| RECORDS SHOWN |
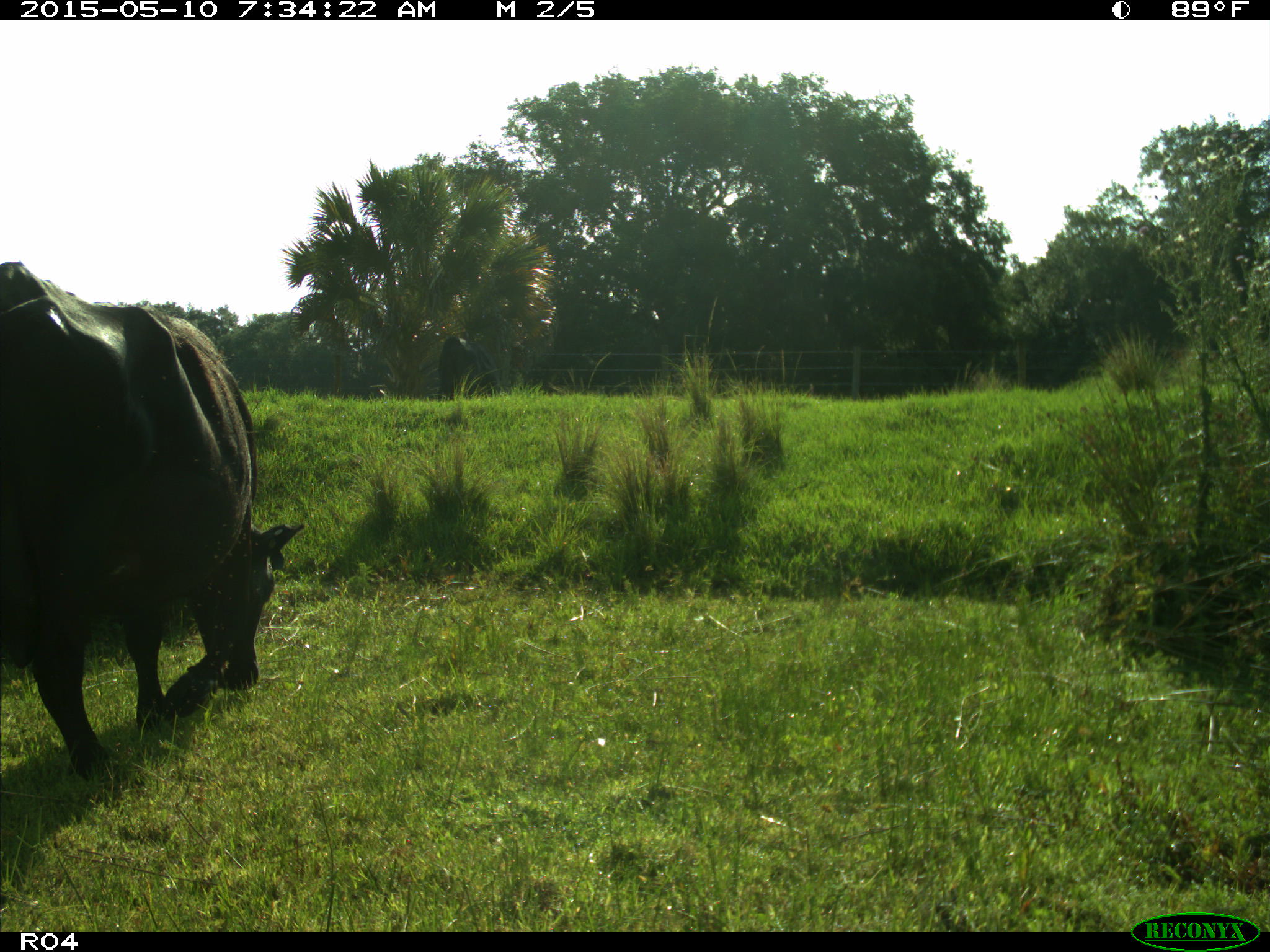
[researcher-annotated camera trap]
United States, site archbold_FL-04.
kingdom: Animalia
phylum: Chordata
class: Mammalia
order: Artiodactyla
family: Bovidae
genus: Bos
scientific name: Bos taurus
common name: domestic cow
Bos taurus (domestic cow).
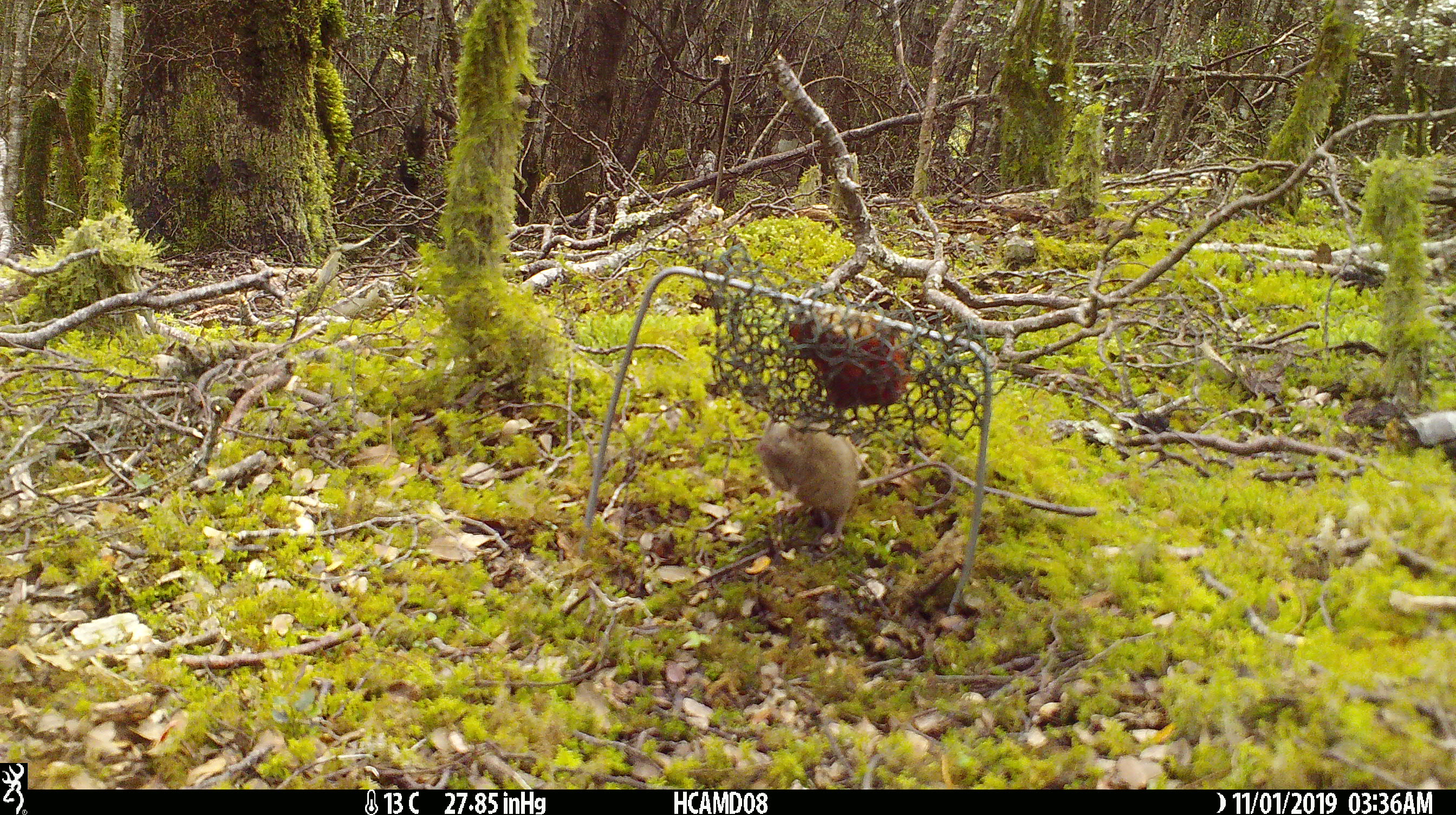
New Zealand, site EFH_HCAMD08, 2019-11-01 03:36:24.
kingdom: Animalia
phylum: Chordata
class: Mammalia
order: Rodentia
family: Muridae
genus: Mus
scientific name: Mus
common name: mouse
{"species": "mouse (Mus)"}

| PROBLEM |
How many lines of the listing above hold the string "site"? Answer with the number alone.

| EXERCISE ANSWER |
2